begin Input records

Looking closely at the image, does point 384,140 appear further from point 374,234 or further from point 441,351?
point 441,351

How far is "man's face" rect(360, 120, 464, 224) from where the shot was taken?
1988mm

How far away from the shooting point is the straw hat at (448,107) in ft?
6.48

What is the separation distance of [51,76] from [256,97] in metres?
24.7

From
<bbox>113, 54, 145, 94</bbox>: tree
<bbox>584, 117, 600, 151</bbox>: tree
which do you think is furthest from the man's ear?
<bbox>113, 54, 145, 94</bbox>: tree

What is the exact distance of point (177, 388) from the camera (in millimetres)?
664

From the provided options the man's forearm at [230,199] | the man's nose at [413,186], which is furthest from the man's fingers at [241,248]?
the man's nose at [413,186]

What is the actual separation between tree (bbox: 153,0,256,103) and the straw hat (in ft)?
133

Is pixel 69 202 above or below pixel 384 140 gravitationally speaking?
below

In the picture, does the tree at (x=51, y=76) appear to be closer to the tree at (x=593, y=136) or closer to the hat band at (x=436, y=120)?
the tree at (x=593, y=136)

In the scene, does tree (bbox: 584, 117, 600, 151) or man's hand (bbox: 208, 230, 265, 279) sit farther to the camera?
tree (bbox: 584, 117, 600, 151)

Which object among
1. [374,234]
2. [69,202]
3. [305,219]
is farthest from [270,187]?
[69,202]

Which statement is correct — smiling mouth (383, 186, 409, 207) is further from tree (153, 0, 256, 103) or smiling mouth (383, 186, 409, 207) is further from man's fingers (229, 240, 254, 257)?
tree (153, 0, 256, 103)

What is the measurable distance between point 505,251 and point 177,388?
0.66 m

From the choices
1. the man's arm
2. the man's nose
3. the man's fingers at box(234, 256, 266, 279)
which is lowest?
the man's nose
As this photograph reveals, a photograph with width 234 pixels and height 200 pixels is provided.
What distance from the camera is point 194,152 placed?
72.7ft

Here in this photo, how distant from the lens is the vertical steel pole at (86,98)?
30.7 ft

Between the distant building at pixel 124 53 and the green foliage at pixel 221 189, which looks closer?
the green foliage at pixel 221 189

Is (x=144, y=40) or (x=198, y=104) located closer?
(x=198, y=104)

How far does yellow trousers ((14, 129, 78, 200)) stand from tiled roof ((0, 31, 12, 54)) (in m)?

end Input records

▶ Task instructions
Rewrite every line of the entries above as a JSON list of strings, one string per line, with blank lines left out.

▶ Response
[
  "Looking closely at the image, does point 384,140 appear further from point 374,234 or further from point 441,351?",
  "point 441,351",
  "How far is \"man's face\" rect(360, 120, 464, 224) from where the shot was taken?",
  "1988mm",
  "How far away from the shooting point is the straw hat at (448,107) in ft?",
  "6.48",
  "What is the separation distance of [51,76] from [256,97] in metres?",
  "24.7",
  "From",
  "<bbox>113, 54, 145, 94</bbox>: tree",
  "<bbox>584, 117, 600, 151</bbox>: tree",
  "which do you think is furthest from the man's ear?",
  "<bbox>113, 54, 145, 94</bbox>: tree",
  "What is the exact distance of point (177, 388) from the camera (in millimetres)?",
  "664",
  "From the provided options the man's forearm at [230,199] | the man's nose at [413,186], which is furthest from the man's fingers at [241,248]?",
  "the man's nose at [413,186]",
  "What is the actual separation between tree (bbox: 153,0,256,103) and the straw hat (in ft)?",
  "133",
  "Is pixel 69 202 above or below pixel 384 140 gravitationally speaking?",
  "below",
  "In the picture, does the tree at (x=51, y=76) appear to be closer to the tree at (x=593, y=136) or closer to the hat band at (x=436, y=120)?",
  "the tree at (x=593, y=136)",
  "In the scene, does tree (bbox: 584, 117, 600, 151) or man's hand (bbox: 208, 230, 265, 279) sit farther to the camera?",
  "tree (bbox: 584, 117, 600, 151)",
  "Which object among",
  "1. [374,234]",
  "2. [69,202]",
  "3. [305,219]",
  "is farthest from [270,187]?",
  "[69,202]",
  "Which statement is correct — smiling mouth (383, 186, 409, 207) is further from tree (153, 0, 256, 103) or smiling mouth (383, 186, 409, 207) is further from man's fingers (229, 240, 254, 257)?",
  "tree (153, 0, 256, 103)",
  "What is the measurable distance between point 505,251 and point 177,388?",
  "0.66 m",
  "From the choices",
  "1. the man's arm",
  "2. the man's nose",
  "3. the man's fingers at box(234, 256, 266, 279)",
  "which is lowest?",
  "the man's nose",
  "As this photograph reveals, a photograph with width 234 pixels and height 200 pixels is provided.",
  "What distance from the camera is point 194,152 placed?",
  "72.7ft",
  "Here in this photo, how distant from the lens is the vertical steel pole at (86,98)?",
  "30.7 ft",
  "Between the distant building at pixel 124 53 and the green foliage at pixel 221 189, which looks closer?",
  "the green foliage at pixel 221 189",
  "Is (x=144, y=40) or (x=198, y=104) located closer?",
  "(x=198, y=104)",
  "How far does yellow trousers ((14, 129, 78, 200)) stand from tiled roof ((0, 31, 12, 54)) (in m)?"
]